Segment Start: Extract provided

Friday, September 10, 2010

Modesty: Femininity Deemphasized

Without even taking a poll, I’d say that Christians (especially members of the homeschooled factions) love to talk modesty (in the context of non-sexually-provocative female dress, that is). I planned to stay away from the topic precisely because I doubted that there was anything really new to the age-old discussion about what Christian women should and shouldn’t wear. However, something I read this week resurfaced some concerns that I’ve had over the years, so I decided to drop them here and see what kind of feedback I’d get.

Early on in Hillary McFarland’s new book Quivering Daughters: Hope and Healing for the Daughters of Patriarchy, she includes a journal entry from her girlhood about her father’s reaction to what she wore one day:

“So you were out running around the fair, shirt tucked in, showing your crotch and butt.” Dad kept going on about clothes, getting raped, and guys staring at one’s crotch and butt. (p. 11)

This didn’t surprise me. Hillary’s father, like other members of the modesty movement, focused on covering up the female body with loose-fitting clothing that deemphasized female anatomy. Although I don’t know the details of his views on this, the aim of most is to, at the same time, promote “feminine” dress. The result is some sort of weird Marxian dialectic where the modesty subculture ends up who knows where.

Logically, dressing “femininely” would involve emphasizing that which makes us women fundamentally different from men. The features most easily noticeable and, therefore, most often chosen throughout history have been the breast and hips (meaning thighs and buttocks). However, those are the precise areas that people prefer to cover up, hiding to the point of not even being identifiable.

Segment End: Extract provided
Segment Start: Supplied records

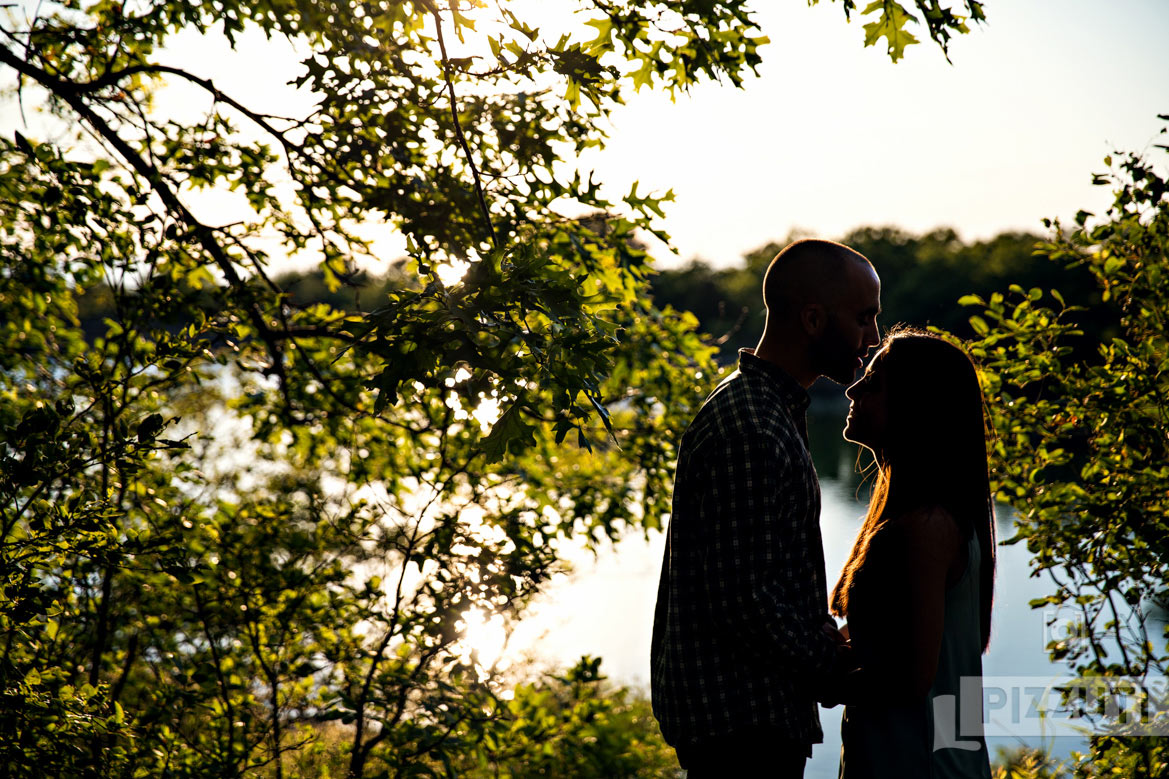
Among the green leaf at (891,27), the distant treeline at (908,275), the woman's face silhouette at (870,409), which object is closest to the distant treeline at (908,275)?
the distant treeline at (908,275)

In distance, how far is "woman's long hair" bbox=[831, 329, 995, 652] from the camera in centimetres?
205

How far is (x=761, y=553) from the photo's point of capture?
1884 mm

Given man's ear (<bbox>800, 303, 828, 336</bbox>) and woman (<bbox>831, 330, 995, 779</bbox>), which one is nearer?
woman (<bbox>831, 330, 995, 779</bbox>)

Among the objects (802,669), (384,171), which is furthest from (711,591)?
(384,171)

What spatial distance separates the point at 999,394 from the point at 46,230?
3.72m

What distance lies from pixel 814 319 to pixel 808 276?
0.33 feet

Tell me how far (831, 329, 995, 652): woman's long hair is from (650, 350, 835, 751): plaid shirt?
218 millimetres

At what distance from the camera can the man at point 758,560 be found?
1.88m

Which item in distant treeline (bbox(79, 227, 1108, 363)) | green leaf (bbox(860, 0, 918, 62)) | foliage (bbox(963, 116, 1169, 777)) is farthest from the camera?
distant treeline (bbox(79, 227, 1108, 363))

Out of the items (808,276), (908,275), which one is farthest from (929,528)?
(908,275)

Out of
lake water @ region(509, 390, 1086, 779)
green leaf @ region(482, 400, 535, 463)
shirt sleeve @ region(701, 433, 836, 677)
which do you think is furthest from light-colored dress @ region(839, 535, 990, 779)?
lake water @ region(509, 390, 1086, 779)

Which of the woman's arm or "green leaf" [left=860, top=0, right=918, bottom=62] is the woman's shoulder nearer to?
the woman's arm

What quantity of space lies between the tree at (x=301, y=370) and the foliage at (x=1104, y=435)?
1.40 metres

Segment End: Supplied records

**About this exercise**
Extend the blog post on modesty and femininity, picking up right after its last paragraph.

**Task result**
Receiving the contradictory message of promoting one’s “femininity” while covering one’s female anatomy, Christian women then try a different approach: “Femininity” as a universal concept is redefined and cast in terms of highly variable and external characteristics.* Being “feminine” now means hiding one’s bust, a universal symbol of womanhood and motherhood, under high, pleated necklines, and instead outfitting oneself with flowered prints, lace, ruffles, pastel colors, soft fabrics, and ringlets and ribbons in the hair. The feminists’ division of “biological sex” and “socially-constructed gender” is then realized.

My question is this: How can a woman prize her God-given feminine identity when it’s reduced to man-made images rather than natural beauty? Perhaps the real problem is that there has been a drive towards finding practical applications while the theological and philosophical side of the discussion has been neglected.

*An obvious example is how the 1950s-1960s housewife look (e.g., June Cleaver and Laura Petrie) has become a symbol of proper dress to many. I suspect that that can be attributed to the personal taste of those who spent their young adult lives during that era (e.g., Bill Gothard).